Infantigo Symptoms

Infantigo is the condition in which red colored sores appear on skin. It is a dermatological disease which has a systemic cause. It is a highly contagious disease which readily spreads on direct contact. When we talk about its symptoms, it has visible symptoms because it is a skin disease and occurs on visible parts of body. It is a bit confusing disease, because it resemble with many other diseases. The following symptoms will help a lot in differentiating infantigo disease from other diseases. Red bruising occurs on skin because of blisters appearance and scars look like wounds or we can say open wounds.

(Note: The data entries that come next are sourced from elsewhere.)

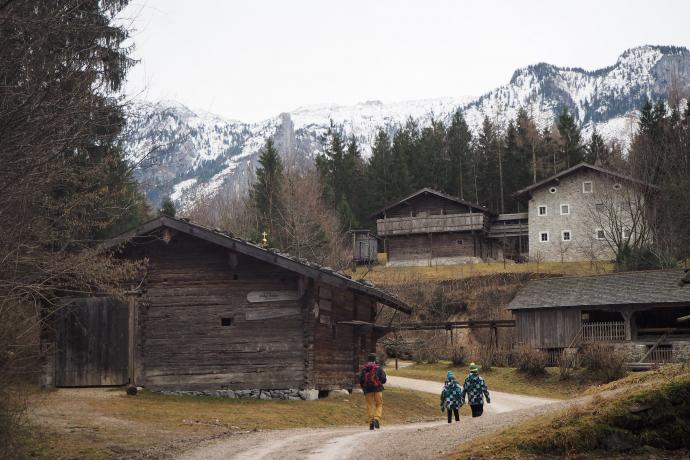 Skansen zajmuje obszar 50 hektarów.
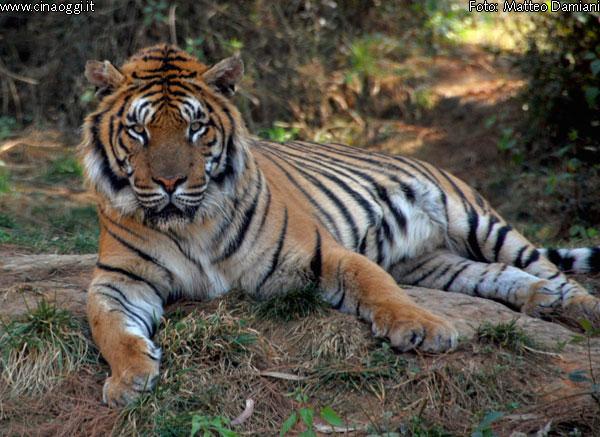 tigre-animali medicina tradizionale cinese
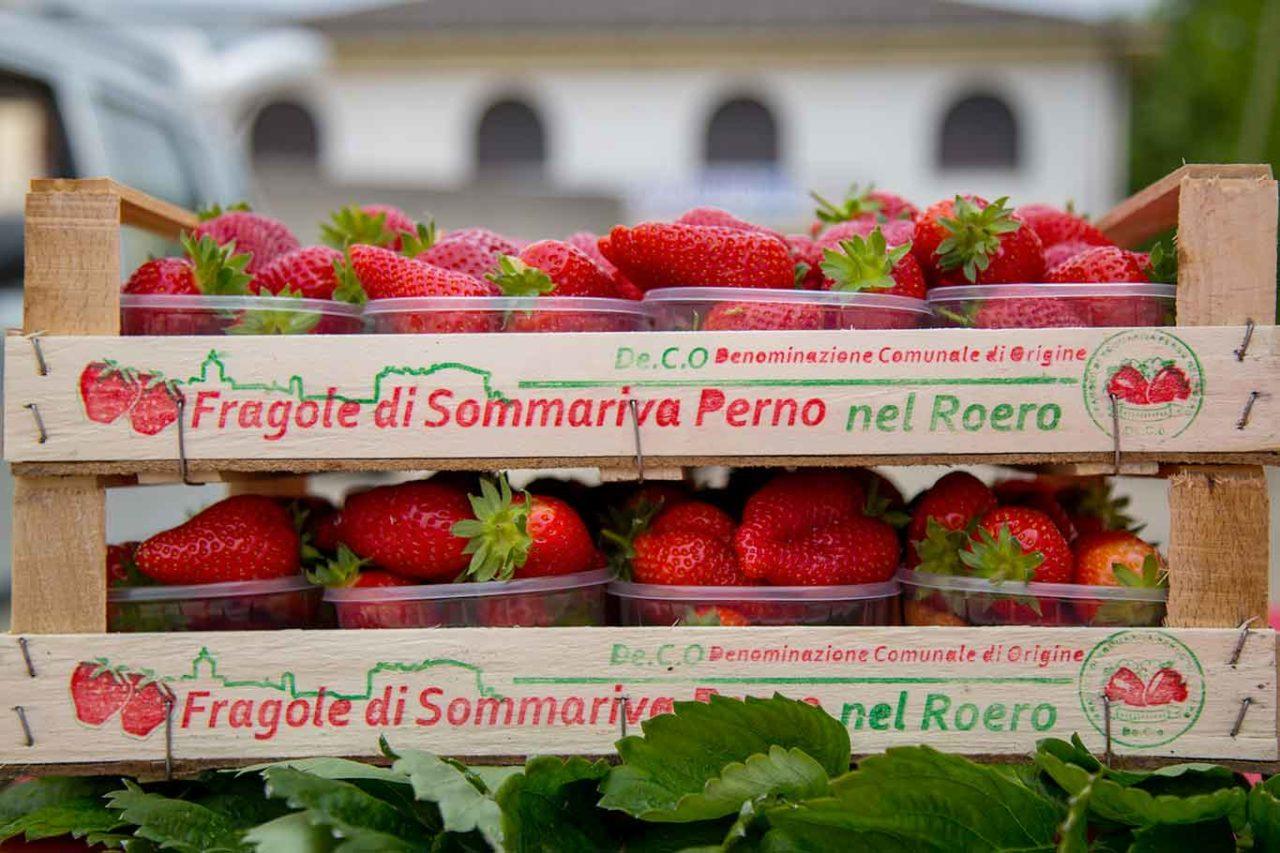 fragole di Sommariva Perno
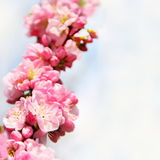 Beautiful Floral Cherry Blossom Border Stock Photos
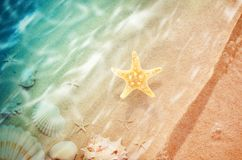 Starfish on the summer beach with sand. And wave. Summer background. Summer time Royalty Free Stock Photos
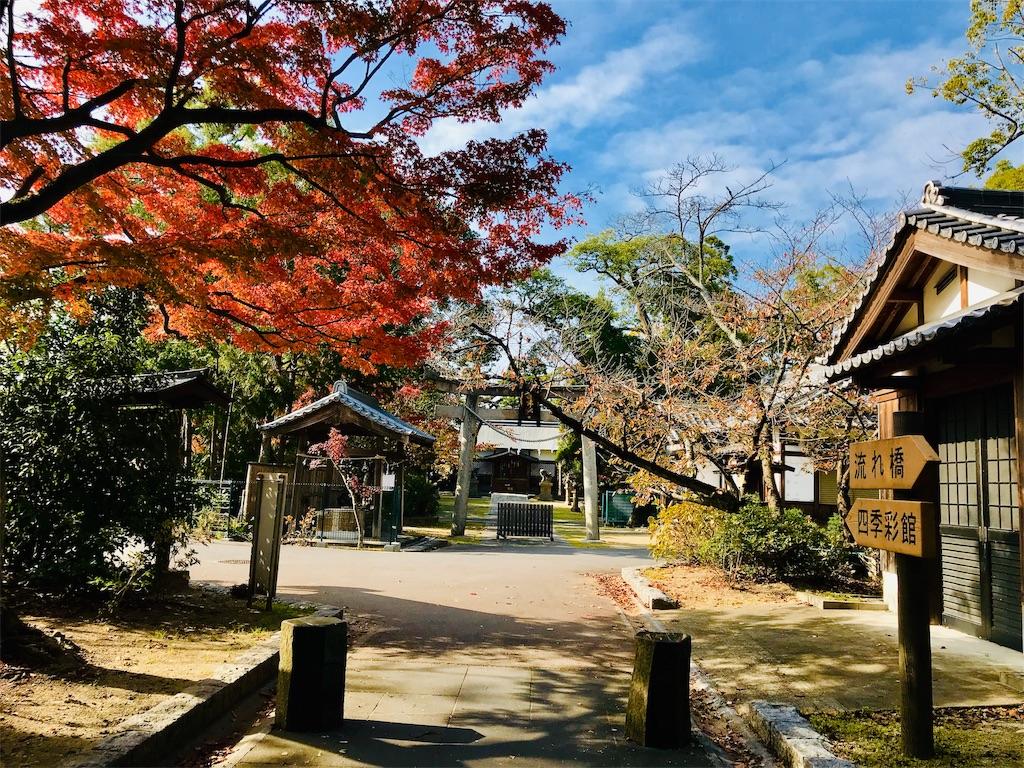 f:id:fujinosakura:20181129214846j:image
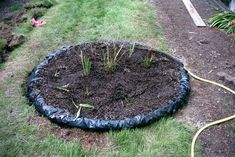 Picture of Build a bog for carnivorous plants in your backyard!
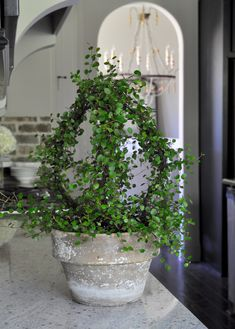 Simple Spring Decorating Ideas 2019 Simple Spring Decorating Ideas Decor Gold Designs The post Simple Spring Decorating Ideas 2019 appeared first on Floral Decor. Topiary Plants, Topiary Trees, Topiaries, Container Plants, Container Gardening, Succulent Containers, Container Flowers, Vegetable Gardening, Plant Design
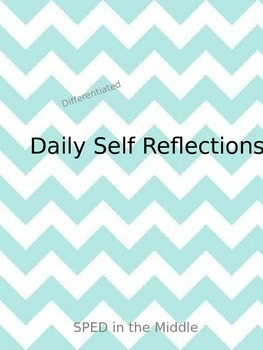 Self-Reporting Daily Reflections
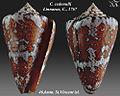 Conus cedonulli 1.jpg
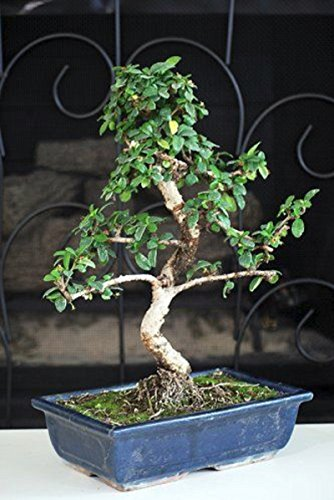 - Hot Sale! Fukien Tea Bonsai with 6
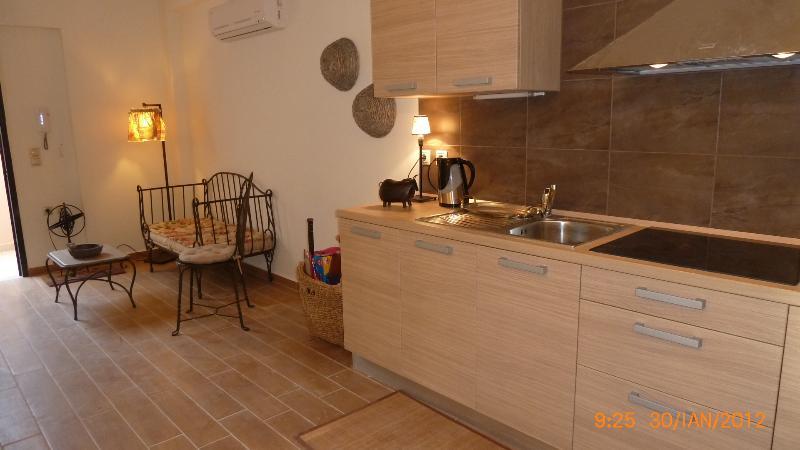 The kitchen in the ground floor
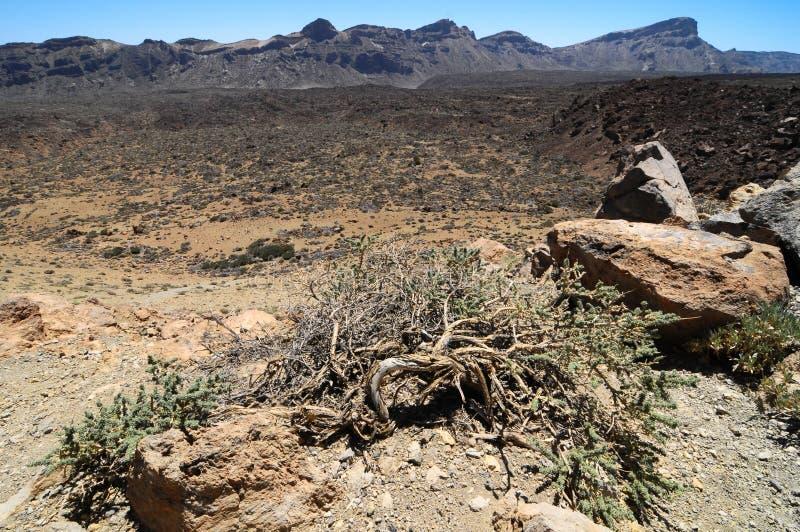 Zand en Rotsenwoestijn stock afbeeldingen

The blisters are red in color and are filled with yellowish white fluid or pus. Whenever these fluid or pus filled blisters get burst, the fluid oozes out from these blisters and spreads around the blisters. This fluid makes skin hard and yellow in color. And then it starts appearing like scabs. This fluid cause itching and redness on skin. It does not only affect mouth but it can occur on limbs, chest and around trunk as well. Around trunk, these red scars are not considered blisters because these are known as rankles. All the sores are filled with liquid. These blisters are the main reason behind redness of skin. So skin remains red and even soothing skin with ice packs does not help in reducing redness. The pus or fluid has an acidic nature which burns skin when it comes in contact with skin surface.

Infantigo Symptoms

These blisters filled with fluid, if does not burst, will turn in to severe form I.e. ulcers. Ulcers make the condition more severe. Patient used to rub these blisters all the time. And rubbing makes it worse. In some cases, when fluid does not ooze out of blisters, it starts turning yellow in color. Basically it is the crust of blisters turning yellow in color. All these symptoms differentiate it from other skin diseases. Patient should take preventive measures to avoid spreading of disease. Main preventive measures include cleaning of skin regularly. A mild soap or face wash should be used for regular face washing. Patient should avoid direct contact with others. Patient should keep their clothes separate from others and regular use of towel should be limited.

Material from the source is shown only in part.